O ChatGPT também foi projetado para evitar algumas das armadilhas mais óbvias e para reconhecer melhor a possibilidade de cometer um erro. O software só foi treinado em dados no ano passado. Por exemplo, se você fizer uma pergunta sobre as eleições de meio de mandato dos Estados Unidos, realizadas este ano, o software admite suas limitações. “Sinto muito, mas sou um modelo de linguagem grande treinado pela OpenAI e não tenho nenhuma informação sobre eventos atuais ou resultados de eleições recentes”, diz o software. “Meus dados de treinamento só vão até 2021, e não tenho a capacidade de navegar na internet ou acessar qualquer informação atualizada. Há algo mais em que eu possa ajudá-lo?”

Exemplos fornecidos pela OpenAI mostram que o ChatGPT se recusa a responder perguntas sobre bullying ou a oferecer conteúdo violento. O robô não respondeu a uma pergunta que fiz sobre a insurreição no Capitólio dos EUA no dia 6 de janeiro de 2021, e às vezes reconhece que cometeu um erro. O OpenAI disse que lançou o ChatGPT como uma “previsão de pesquisa” a fim de incorporar o feedback a partir do uso real, que a empresa vê como uma forma crítica de fazer sistemas seguros.

Atualmente, ele se equivoca muito em algumas coisas. Gary Marcus, professor emérito da Universidade de Nova York, tem coletado e compartilhado exemplos no Twitter, incluindo os conselhos do ChatGPT sobre uma rota de ciclismo de São Francisco a Maui. Rong-Ching Chang, estudante de doutorado da Universidade da Califórnia, fez com que o robô falasse sobre canibalismo nos protestos da Praça Tiananmen. É por isso que alguns especialistas em IA dizem que é preocupante alguns executivos e usuários de tecnologia enxergarem a tecnologia como uma forma de substituir a busca na internet, principalmente porque o ChatGPT não mostra seu trabalho nem lista suas fontes.
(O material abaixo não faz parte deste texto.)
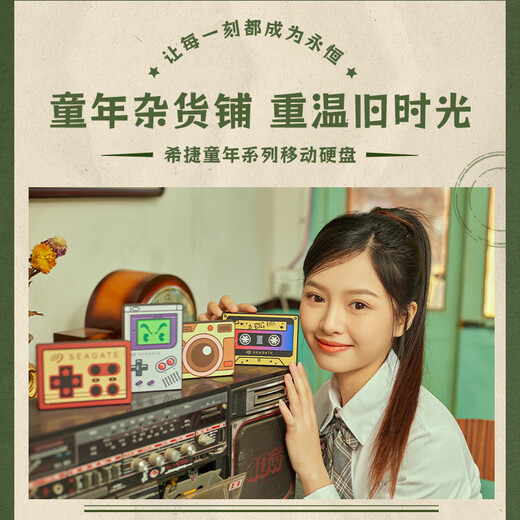 希捷（SEAGATE）移动硬盘 1TB USB3.0高速 机械硬盘 兼容Mac 便捷 童年小相机 复古金 数据恢复服务 外接存储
“Se você obtiver uma resposta cuja veracidade não consiga ser rastreada e acabar por pensar: ‘de onde saiu isso? Que perspectiva está representando? Qual é a fonte?’, então você está incrivelmente vulnerável a coisas que são inventadas, fabricadas ou que reflitam os piores vieses no conjunto de dados retornados a você”, disse Emily Bender, professora de linguística da Universidade de Washington e autora de um artigo deste ano que demonstrou as preocupações levantadas pelos chatbots de IA que afirmam melhorar a busca na web. O artigo foi em grande parte uma resposta a ideias reveladas pelo Google.
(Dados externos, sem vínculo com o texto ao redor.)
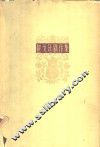 包戈廷剧作集 封面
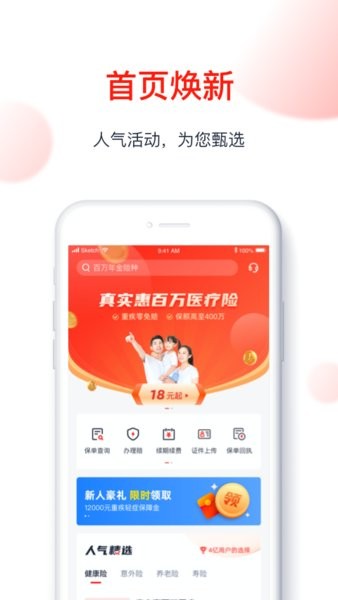截圖2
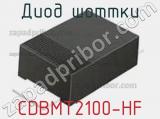 Диод Шоттки CDBMT2100-HF 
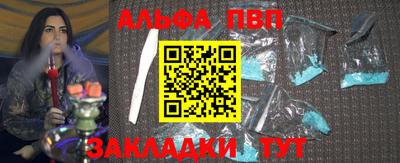наркотики Жуковский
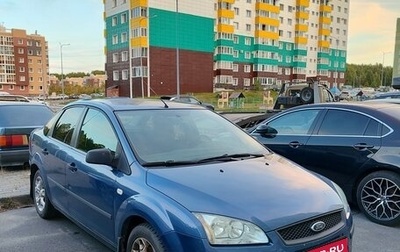 Ford Focus II рестайлинг, 2006 год, 420 000 рублей, 1 фотография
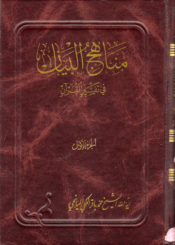مناهج البيان في تفسير القرآن/ الجزء 1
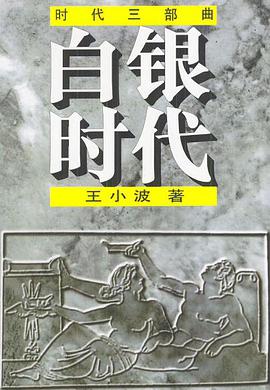 白银时代封面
“O tipo de aplicativo bom para esse tipo de tecnologia é uma situação em que você não precisa de nada de verdadeiro”, disse Bender. “Ninguém pode tomar qualquer decisão com base nisso”.

O software também poderia ser usado para lançar campanhas de “astroturfing” - que fazem uma camuflagem, fazendo parecer que uma opinião tem origem em grandes volumes de comentários, mas na verdade vem de uma operação gerenciada centralmente.
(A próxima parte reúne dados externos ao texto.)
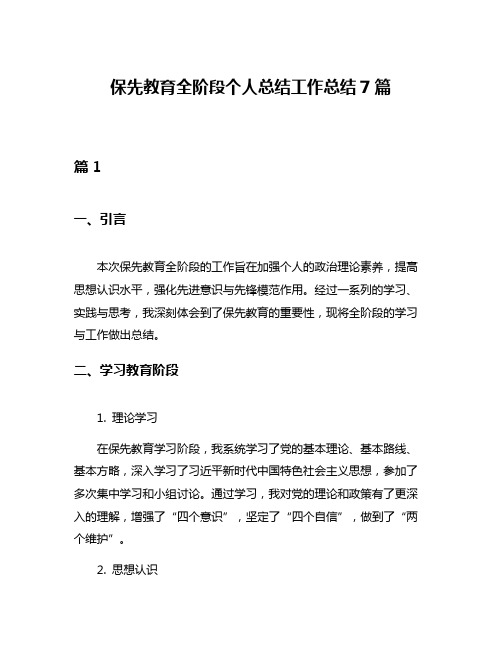 保先教育全阶段个人总结工作总结7篇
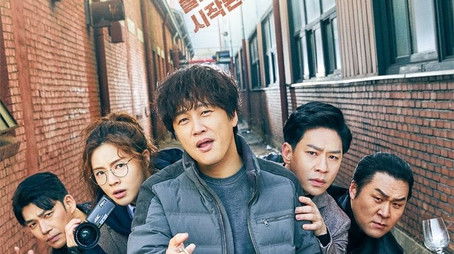 Season 1 (2020) - Season 1 poster and promotional image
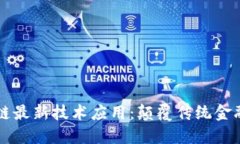 蚂蚁区块链最新技术应用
À medida que os sistemas de IA se aperfeiçoam na imitação de humanos, multiplicam-se as perguntas sobre como dizer quando algum conteúdo – uma imagem ou um texto – foi criado por um programa em resposta a algumas palavras de orientação humana e de quem é a responsabilidade de garantir que leitores ou telespectadores conheçam a origem do conteúdo. Em 2018, quando o Google lançou o Duplex, uma IA que simulava o discurso humano para ligar para empresas em nome dos usuários, a gigante tecnológica acabou tendo que identificar que as chamadas vinham de um robô depois de reclamações que eram ligações enganosas.

É uma ideia que a OpenAI disse ter explorado – por exemplo, seu sistema DALL-E para geração de imagens a partir de texto coloca uma assinatura nas imagens que afirma serem criadas pela IA – e a empresa continua pesquisando técnicas para divulgar a proveniência do texto criado por seus produtos como o como GPT. A política da OpenAI também afirma que os usuários que compartilham conteúdo devem indicar claramente que ele foi feito por uma máquina.

“Em geral, quando há uma ferramenta que pode ser mal utilizada, mas também tem muitos usos positivos, nós colocamos o ônus no usuário da ferramenta”, disse Narayanan. “Mas estas são ferramentas muito poderosas, e as empresas que as produzem são bem dotadas de recursos. Por isso, talvez elas precisem arcar com parte da responsabilidade ética”.